“There is no problem with the way they live, but they are the minority and we are the majority. And when the minority insults our religion, we get concerned,” he told reporters. “We will come out again if we get a chance.”
Letpadan villagers fear the tension will explode.
“I’m sure they will come back and destroy the mosque,” says Aung San Kyaw, 35, a Muslim. “We’ve never experienced anything like this.”
Across the street, Hla Tan, a 67-year-old Buddhist, shares the fear.
“We have lived peacefully for years. Nothing can happen between us unless outsiders come. But if they come, I know we can’t stop them,” he said.
North of Sit Kwin, the farming town of Minhla endured about three hours of violence on both Wednesday and Thursday.

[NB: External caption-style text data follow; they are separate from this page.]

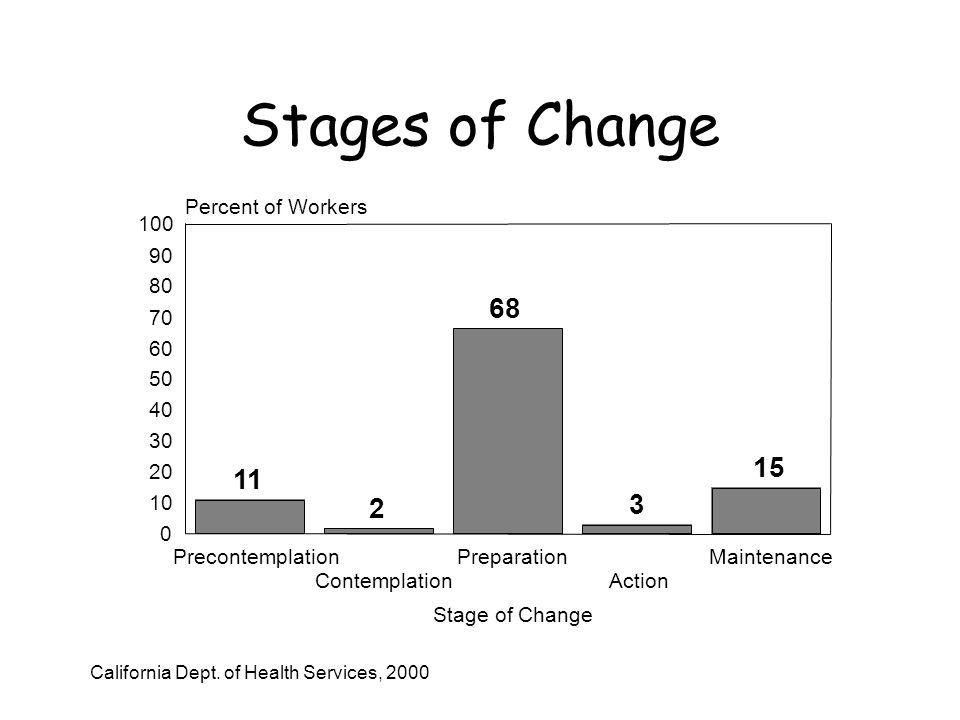 Stages of Change Precontemplation Contemplation Preparation Action Maintenance Stage of Change Percent of Workers California Dept.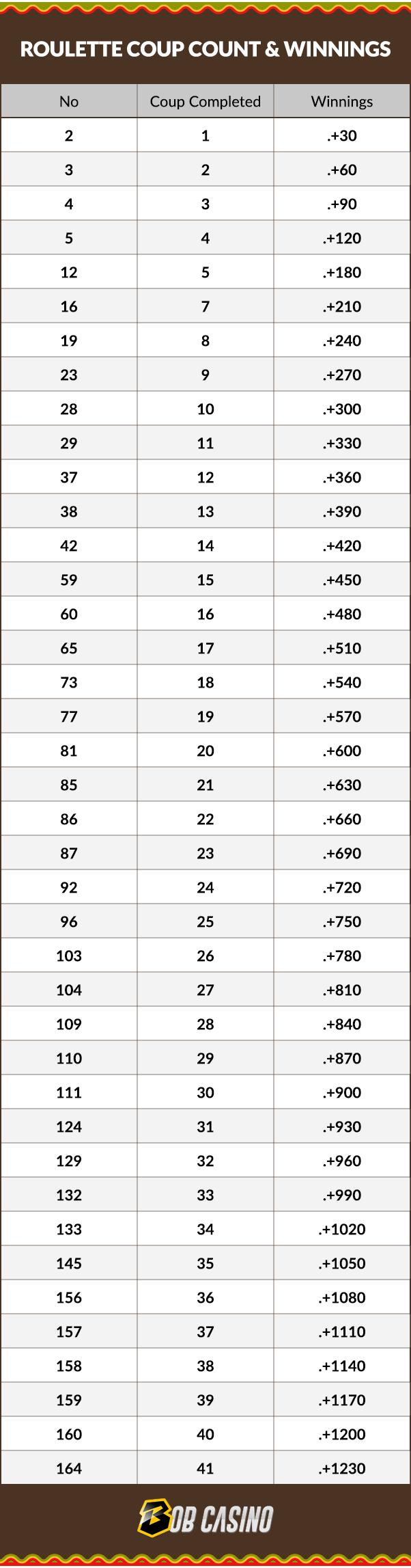 Jumlah kudeta Roulette sesuai dengan strategi Fisher Roulette.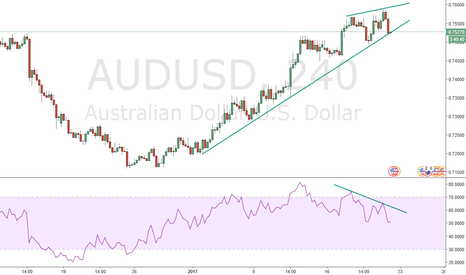 AUDUSD: Time to short it down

About 300 people, many from the nearby village of Ye Kyaw, gathered on Wednesday afternoon. The crowd swelled to about 800 as townsfolk joined, a Minhla policeman said. They then destroyed three mosques and 17 shops and houses, he said. No Buddhist monks were involved, witnesses said.
The mob carried sticks, metal pipes and hammers, said Hla Soe, 60, a Buddhist who runs an electrical repair shop in Minhla.
“No one could stop them,” he said.
About 200 soldiers and police eventually intervened to restore a fragile peace.
The UN special rapporteur on human rights in Myanmar said on Thursday he had received reports of “state involvement” in the recent violence at Meiktila.
Soldiers and police sometimes stood by “while atrocities have been committed before their very eyes, including by well-organized ultra-nationalist Buddhist mobs,” said the rapporteur, Tomas Ojea Quintana. “This may indicate direct involvement by some sections of the state or implicit collusion and support for such actions.”
Ye Htut, a presidential spokesman and deputy minister of information, called those accusations “groundless.”